Milan, perché Ibrahimovic è un affare anche se rotto e a 41 anni. I dubbi semmai sono su Origi
Garantendosi Ibra per almeno un’altra stagione, il Milan ha fatto un affare, perché Ibra vale molto più di quanto costerà. Ibra è calcio, è leader, ma anche brand, Ibra è marketing. Al costo di un giocatore qualunque, il Milan si è garantito un giocatore come nessun altro in rosa. Diverso sarebbe stato se il mercato post scudetto avesse garantito un crack a Stefano Pioli. E invece a quanto pare si continua con l’opera di reclutamento di giovani speranze, sperando di azzeccarle.
Poco conta se Ibra comincerà a gennaio, se giocherà poco e correrà meno.

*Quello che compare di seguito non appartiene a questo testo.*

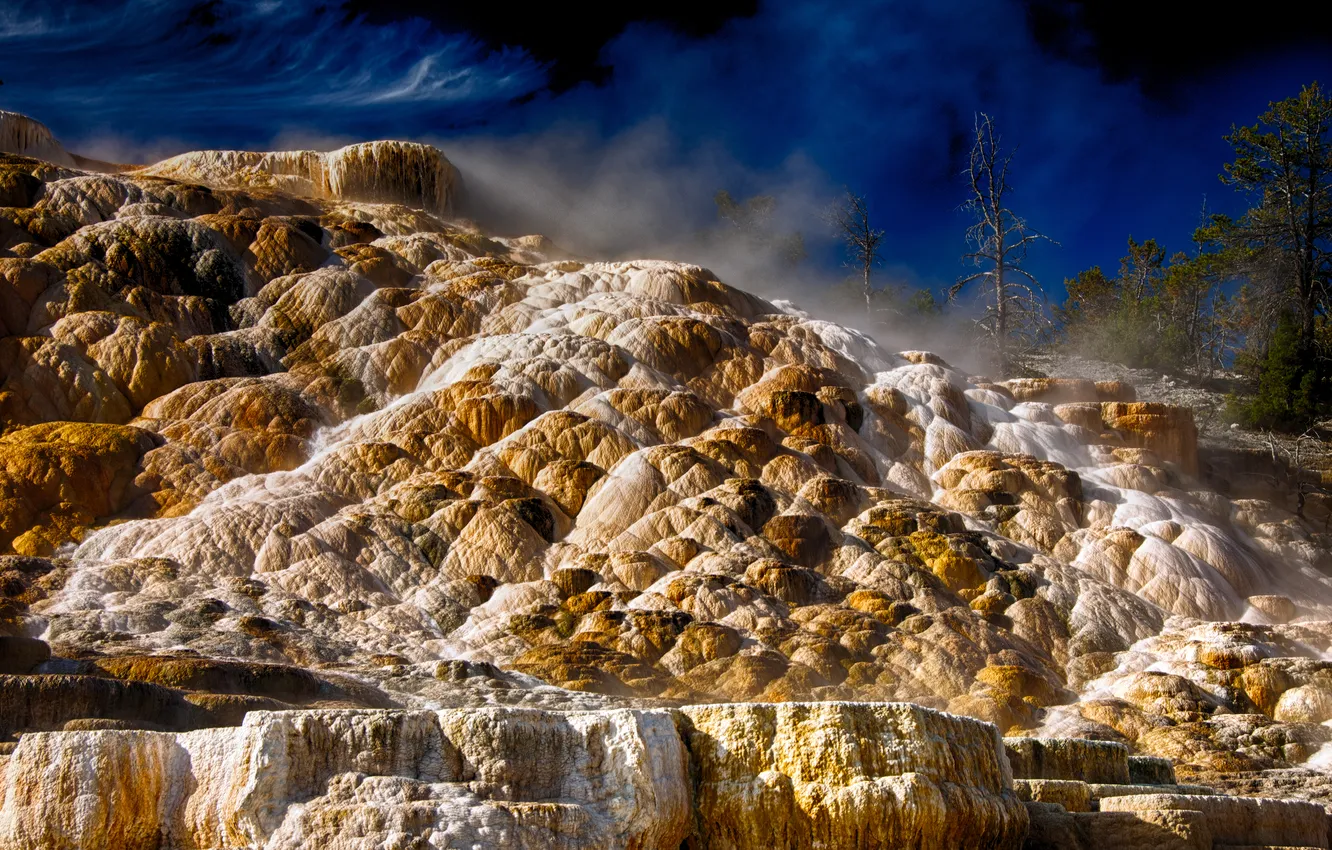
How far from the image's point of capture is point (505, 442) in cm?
2008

Ibra c’è anche quando non si vede, Ibra è vanitoso, forse egocentrico, ma sicuramente è uomo squadra, molto più lui di CR7, per capirsi, che continua a inseguire il passato, cambiando club appena può, nel tentativo di inseguire se stesso e senza afferrare che mai riuscirà a prendersi.
Nell’ultima stagione, Ibrahimovic (1.167 minuti e 8 gol) ha giocato e segnato più di Origi (598 minuti e 6 gol), l’ultima scommessa rossonera, arrivato peraltro infortunato, com’è stato peraltro per gran parte del 2022. Nell’ultimo scudetto, Ibra è stato molto più prezioso di quanto già non dicano i numeri. Senza Ibra, Pioli – uno che mai aveva vinto in carriera – non ce l’avrebbe fatta a dare alla squadra – in cui quasi nessuno aveva vinto qualcosa – la forza per credersi grande, a trasmettere quello spirito rivelatosi fondamentale nella volata scudetto, soprattutto dopo la batosta nella semifinale di Coppa Italia. Nel rinnovo, non c’è gratitudine di Maldini o di Elliott, ma piuttosto la consapevolezza che questa squadra ha ancora bisogno del suo capitano morale, anche quando non giocherà.

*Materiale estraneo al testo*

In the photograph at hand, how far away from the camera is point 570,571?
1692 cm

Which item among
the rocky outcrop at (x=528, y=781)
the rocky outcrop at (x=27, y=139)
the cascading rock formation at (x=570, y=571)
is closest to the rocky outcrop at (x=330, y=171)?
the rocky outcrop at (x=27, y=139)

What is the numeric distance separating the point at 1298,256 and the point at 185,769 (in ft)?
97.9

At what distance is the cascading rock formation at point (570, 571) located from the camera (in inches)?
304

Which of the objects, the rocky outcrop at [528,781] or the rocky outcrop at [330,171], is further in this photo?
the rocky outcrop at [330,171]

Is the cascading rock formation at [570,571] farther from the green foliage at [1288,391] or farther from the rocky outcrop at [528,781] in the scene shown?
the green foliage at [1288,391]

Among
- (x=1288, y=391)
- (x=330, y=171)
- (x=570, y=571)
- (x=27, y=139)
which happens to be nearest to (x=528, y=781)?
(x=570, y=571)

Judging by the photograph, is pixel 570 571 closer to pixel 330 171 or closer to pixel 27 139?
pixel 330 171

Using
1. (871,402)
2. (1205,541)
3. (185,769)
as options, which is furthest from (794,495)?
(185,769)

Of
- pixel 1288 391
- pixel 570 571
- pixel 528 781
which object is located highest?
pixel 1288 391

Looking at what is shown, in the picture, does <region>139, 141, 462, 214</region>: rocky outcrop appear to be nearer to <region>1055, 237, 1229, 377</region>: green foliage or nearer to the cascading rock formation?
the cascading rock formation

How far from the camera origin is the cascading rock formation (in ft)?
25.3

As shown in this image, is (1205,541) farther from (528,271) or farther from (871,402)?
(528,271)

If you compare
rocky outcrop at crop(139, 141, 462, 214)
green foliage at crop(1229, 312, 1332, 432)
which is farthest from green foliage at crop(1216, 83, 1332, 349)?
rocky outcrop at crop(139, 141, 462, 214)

Maldini aveva più di un dubbio sull’efficacia fisica di Ibra anche quando fu Boban a insistere per portarlo a Milano, contando su un’antica amicizia, favorita dalle comuni origini balcaniche. L’ha raccontato Ibrahimovic stesso, non spiegando come tra i compiti che gli furono assegnati, oltre che giocare e fare gol, ci fosse quello di fare maturare una squadra giovane e senza esperienza.

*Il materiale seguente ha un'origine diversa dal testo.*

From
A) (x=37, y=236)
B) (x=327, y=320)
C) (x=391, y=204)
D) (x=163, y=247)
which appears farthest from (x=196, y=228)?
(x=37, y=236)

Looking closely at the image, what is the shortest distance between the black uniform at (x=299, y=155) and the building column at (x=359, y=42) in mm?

Pare che dopo 6 mesi, alla ripresa post lockdown, Ibra si sia rivolto ai suoi dirigenti dicendo che lo seguivano tutti, meno Leao. Usò parole molto colorite per descrivere l’atteggiamento del portoghese. Fu pregato di insistere, anche a costo di usare le maniere forti. E così fu, chiedere a Leao per la conferma. Se oggi il portoghese è il miglior giocatore della Serie A, lo deve a Ibra molto più che a Pioli, che anzi spesso l’ha utilizzato troppo lontano dalla porta, obbligandolo a rincorse a ritroso che male si associano col suo talento. Il 4-3-3 sarebbe il modulo perfetto per esaltarne le qualità, ma questo è un altro discorso e ci sarà tempo per parlarne.